- **WHAT IS BEING ASKED**:
Using the listing below, report all lines holding the word "moose".

- **INFORMATION PROVIDED**:
_ _ _ _ _

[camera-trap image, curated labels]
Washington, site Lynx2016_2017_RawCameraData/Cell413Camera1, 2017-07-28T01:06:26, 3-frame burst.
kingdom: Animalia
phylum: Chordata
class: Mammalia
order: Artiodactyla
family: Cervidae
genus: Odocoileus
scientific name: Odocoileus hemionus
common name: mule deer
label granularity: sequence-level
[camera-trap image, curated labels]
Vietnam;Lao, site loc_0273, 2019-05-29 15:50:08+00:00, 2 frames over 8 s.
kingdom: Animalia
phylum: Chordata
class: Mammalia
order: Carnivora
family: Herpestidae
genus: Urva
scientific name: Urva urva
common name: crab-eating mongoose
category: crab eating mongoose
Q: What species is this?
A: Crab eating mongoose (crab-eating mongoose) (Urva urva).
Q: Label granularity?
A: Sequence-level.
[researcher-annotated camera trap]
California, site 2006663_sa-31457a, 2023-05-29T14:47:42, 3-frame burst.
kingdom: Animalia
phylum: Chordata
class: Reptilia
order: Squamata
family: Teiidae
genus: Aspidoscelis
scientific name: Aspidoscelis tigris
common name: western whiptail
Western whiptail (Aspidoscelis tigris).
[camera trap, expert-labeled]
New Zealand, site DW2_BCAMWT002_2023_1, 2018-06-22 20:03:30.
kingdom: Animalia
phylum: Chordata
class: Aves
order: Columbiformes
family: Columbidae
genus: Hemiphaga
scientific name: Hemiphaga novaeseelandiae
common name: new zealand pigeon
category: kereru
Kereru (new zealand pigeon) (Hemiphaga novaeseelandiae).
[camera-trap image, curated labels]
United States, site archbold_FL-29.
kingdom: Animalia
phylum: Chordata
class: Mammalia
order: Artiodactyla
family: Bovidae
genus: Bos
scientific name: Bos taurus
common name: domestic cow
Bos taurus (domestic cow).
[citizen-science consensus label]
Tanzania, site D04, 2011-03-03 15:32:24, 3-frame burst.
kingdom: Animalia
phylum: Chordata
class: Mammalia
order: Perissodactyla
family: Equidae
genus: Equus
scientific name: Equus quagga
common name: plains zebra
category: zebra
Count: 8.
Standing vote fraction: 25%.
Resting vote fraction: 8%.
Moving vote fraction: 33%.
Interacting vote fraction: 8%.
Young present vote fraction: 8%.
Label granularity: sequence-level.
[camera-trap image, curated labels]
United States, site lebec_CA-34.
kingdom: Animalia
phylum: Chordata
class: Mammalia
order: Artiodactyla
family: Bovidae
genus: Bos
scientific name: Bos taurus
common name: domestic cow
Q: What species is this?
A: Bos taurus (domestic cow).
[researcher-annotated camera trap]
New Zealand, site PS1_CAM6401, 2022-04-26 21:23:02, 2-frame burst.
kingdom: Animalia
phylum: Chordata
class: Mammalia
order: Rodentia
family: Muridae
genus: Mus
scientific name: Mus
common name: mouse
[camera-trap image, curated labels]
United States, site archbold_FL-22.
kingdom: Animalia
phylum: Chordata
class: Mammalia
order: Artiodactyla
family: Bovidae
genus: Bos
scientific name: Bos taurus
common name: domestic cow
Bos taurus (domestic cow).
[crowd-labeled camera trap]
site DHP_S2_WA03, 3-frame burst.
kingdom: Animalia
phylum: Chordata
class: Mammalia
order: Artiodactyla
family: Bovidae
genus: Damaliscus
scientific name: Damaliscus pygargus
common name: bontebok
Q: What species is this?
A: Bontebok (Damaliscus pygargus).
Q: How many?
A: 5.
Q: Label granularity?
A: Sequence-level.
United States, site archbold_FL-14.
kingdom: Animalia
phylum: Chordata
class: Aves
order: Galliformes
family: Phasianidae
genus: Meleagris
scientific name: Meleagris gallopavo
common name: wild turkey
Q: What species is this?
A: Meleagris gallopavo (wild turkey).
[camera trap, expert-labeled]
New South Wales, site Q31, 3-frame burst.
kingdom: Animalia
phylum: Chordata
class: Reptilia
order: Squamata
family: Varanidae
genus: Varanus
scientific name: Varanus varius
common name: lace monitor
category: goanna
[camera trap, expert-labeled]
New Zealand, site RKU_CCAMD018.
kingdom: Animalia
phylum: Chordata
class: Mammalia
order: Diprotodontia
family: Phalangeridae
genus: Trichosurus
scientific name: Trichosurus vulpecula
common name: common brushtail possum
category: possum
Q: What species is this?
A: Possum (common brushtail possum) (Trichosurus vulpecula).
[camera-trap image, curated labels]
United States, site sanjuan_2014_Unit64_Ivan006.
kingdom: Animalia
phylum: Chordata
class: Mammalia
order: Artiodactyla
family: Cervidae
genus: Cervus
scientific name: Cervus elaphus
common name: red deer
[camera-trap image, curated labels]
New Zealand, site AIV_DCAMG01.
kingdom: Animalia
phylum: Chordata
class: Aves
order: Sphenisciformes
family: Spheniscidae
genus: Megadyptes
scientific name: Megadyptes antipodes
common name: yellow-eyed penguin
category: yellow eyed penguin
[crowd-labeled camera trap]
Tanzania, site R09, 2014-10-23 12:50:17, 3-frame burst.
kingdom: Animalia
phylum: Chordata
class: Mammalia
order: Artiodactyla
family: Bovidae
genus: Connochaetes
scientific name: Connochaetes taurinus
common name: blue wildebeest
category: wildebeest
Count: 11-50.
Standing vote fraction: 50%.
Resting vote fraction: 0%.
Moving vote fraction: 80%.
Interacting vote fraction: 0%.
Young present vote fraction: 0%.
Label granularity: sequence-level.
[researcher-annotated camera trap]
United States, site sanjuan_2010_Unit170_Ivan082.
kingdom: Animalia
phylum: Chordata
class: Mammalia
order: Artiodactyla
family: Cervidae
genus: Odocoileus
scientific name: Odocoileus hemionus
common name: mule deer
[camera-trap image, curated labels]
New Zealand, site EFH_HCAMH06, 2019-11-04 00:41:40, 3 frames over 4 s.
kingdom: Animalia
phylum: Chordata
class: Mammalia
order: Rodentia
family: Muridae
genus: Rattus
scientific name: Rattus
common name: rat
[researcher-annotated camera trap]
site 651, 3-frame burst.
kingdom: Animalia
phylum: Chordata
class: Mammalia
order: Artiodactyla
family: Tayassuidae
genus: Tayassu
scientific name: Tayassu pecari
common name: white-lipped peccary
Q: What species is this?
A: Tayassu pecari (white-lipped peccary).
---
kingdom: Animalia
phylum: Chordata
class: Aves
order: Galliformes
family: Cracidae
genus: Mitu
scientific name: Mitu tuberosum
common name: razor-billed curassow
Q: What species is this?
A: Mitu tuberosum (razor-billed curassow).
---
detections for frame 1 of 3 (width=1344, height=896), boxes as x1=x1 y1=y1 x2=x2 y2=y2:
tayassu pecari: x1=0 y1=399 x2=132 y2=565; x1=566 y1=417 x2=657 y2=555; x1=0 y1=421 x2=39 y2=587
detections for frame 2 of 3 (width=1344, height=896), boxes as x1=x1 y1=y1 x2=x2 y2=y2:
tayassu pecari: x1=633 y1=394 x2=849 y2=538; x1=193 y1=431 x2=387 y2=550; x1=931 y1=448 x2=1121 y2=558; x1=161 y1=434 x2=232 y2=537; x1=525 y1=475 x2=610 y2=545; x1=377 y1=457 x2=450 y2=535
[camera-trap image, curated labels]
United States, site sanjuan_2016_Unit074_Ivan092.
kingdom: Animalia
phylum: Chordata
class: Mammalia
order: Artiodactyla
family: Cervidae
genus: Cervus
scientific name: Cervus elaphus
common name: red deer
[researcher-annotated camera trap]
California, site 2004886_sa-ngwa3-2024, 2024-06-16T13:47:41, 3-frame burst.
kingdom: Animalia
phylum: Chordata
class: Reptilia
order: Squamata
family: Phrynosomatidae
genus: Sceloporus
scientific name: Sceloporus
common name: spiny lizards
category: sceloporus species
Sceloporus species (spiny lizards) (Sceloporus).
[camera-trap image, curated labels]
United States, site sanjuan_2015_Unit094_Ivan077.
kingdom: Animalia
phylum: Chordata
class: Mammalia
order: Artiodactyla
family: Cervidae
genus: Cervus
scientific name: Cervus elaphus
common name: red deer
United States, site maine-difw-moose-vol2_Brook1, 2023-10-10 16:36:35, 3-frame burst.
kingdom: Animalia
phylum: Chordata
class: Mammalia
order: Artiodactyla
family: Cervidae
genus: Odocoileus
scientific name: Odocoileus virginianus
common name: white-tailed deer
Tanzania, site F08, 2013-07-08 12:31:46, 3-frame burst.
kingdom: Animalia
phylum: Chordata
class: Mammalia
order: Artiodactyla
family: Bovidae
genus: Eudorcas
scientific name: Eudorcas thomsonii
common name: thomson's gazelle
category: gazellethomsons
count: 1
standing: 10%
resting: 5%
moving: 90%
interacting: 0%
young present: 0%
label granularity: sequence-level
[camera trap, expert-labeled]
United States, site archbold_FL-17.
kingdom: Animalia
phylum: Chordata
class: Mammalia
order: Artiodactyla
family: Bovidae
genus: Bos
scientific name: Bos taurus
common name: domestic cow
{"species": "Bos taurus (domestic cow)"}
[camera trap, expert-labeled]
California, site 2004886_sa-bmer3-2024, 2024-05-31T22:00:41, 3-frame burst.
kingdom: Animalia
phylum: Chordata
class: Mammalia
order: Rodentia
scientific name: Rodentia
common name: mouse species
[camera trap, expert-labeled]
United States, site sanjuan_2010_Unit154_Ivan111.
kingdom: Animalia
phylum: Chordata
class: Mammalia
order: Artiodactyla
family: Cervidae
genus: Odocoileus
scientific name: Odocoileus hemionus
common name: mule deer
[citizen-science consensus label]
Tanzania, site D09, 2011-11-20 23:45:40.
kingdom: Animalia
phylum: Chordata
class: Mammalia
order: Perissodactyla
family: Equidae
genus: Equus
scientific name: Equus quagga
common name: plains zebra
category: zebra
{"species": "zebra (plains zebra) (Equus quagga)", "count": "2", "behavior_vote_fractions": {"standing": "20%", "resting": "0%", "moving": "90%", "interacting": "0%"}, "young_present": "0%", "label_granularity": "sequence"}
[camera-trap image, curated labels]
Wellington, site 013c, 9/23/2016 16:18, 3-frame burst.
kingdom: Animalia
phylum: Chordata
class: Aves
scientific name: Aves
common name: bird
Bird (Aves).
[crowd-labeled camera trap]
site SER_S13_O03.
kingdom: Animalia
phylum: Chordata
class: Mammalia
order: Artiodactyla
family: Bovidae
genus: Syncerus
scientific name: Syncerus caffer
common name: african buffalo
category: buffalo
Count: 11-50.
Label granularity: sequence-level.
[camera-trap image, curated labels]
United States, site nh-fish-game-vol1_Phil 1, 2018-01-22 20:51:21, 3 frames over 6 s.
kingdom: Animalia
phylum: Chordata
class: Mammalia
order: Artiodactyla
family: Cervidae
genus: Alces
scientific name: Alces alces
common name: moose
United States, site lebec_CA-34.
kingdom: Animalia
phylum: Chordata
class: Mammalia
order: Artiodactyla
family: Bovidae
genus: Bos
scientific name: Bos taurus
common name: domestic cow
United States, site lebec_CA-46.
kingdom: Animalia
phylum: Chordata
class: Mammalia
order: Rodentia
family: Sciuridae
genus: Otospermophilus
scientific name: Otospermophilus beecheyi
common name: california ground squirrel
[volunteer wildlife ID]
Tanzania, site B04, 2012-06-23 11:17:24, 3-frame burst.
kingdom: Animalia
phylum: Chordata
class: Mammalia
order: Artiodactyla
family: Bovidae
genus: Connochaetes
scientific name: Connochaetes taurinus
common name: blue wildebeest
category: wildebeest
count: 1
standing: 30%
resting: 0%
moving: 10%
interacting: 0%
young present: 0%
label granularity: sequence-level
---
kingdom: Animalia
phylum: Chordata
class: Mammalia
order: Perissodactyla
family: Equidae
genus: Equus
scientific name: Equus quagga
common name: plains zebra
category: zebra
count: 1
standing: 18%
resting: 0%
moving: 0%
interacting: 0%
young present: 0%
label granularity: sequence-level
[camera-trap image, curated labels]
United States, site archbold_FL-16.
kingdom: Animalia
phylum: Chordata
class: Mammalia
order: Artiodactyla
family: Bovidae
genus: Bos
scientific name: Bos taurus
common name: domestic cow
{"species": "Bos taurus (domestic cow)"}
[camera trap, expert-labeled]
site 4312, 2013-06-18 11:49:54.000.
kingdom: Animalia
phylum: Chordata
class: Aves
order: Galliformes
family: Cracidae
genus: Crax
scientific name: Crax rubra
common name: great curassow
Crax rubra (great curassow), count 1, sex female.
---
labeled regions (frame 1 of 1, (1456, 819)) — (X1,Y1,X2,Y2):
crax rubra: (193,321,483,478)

_ _ _ _ _

- **RESPONSE AREA**:
United States, site maine-difw-moose-vol2_Brook1, 2023-10-10 16:36:35, 3-frame burst.
common name: moose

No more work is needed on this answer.